## Fragmento de página
━━━━━━
La sorpresiva asistencia al
espectáculo por parte del director general de la institución responsable de
velar por la integridad, el respeto y la protección de estos monumentos
arqueológicos de “valor excepcional”, fue el moño ideal para el regalo.
Manzanero demostró que el INAH pone moños, pero muy guangos, y que él sabe
quitarlos bien, con unas tijeras bien afiladas puestas a su entera disposición
por sus importantes amigos.
–No saben cuántos obstáculos
hubo que sortear –dijo–. Pero gracias a mis amigos, fue posible su realización–
abundó.
La asistencia del director
general fue una imprudencia, que la amiga cultural de Manzanero supo evitar. Al
ocupar un asiento VIP en la tercera fila, el Director General avaló en
automático el evento al que la mayoría de sus subalternos se oponen, otorgando
así, tácitamente su consentimiento para que continúe propagándose el show
business en sitios patrimoniales. Manzanero ya sentenció: “Habrá más shows en
Chichén Itzá”.
━━━━━━
## Líneas proporcionadas
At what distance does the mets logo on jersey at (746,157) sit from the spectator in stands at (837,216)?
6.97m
━━━━━━
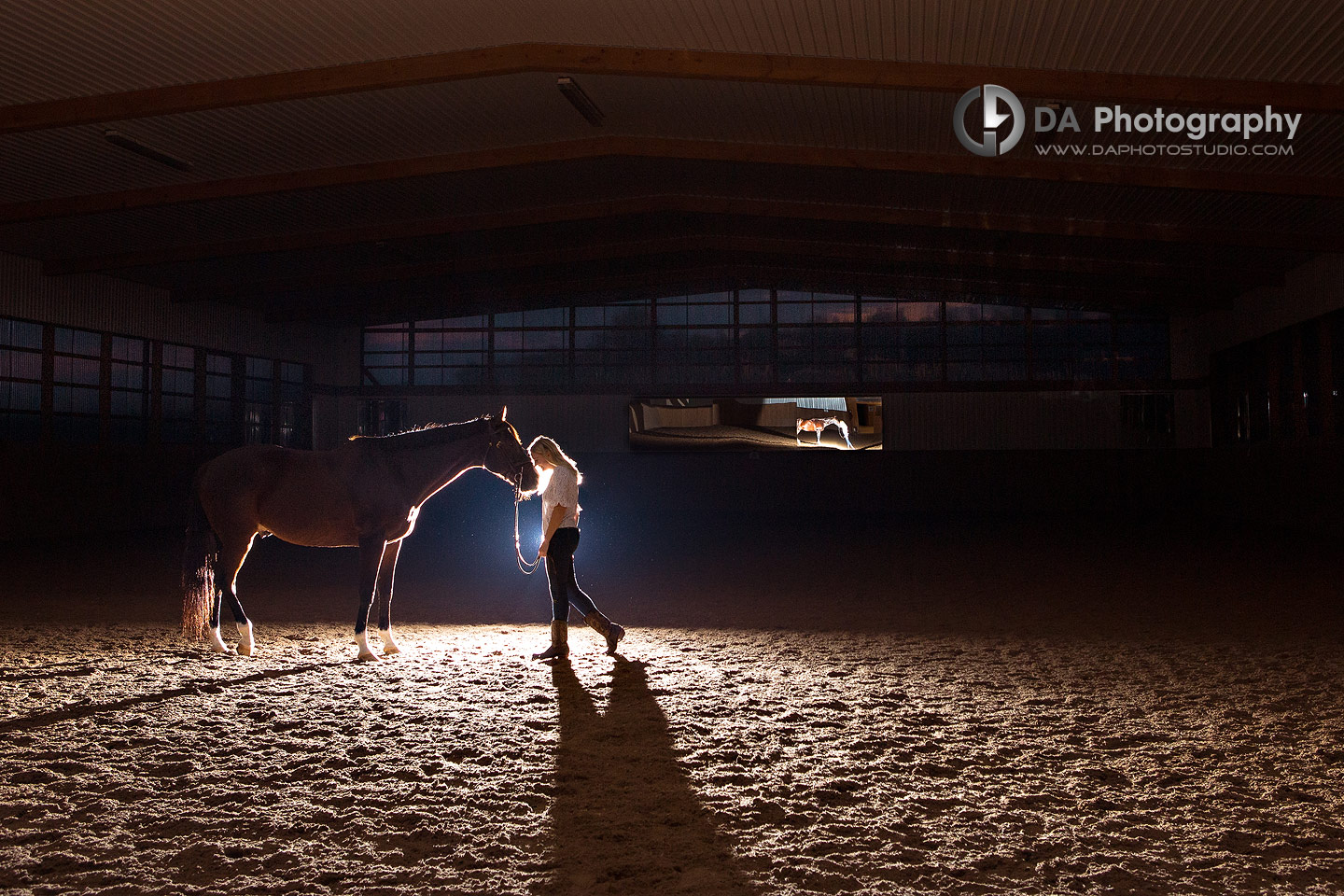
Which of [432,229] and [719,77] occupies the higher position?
━━━━━━
## Enunciado del ejercicio
Indica en qué fila se sentó el director general, según el fragmento sobre el espectáculo en Chichén Itzá.

## Solución del problema
En la tercera fila, en un asiento VIP.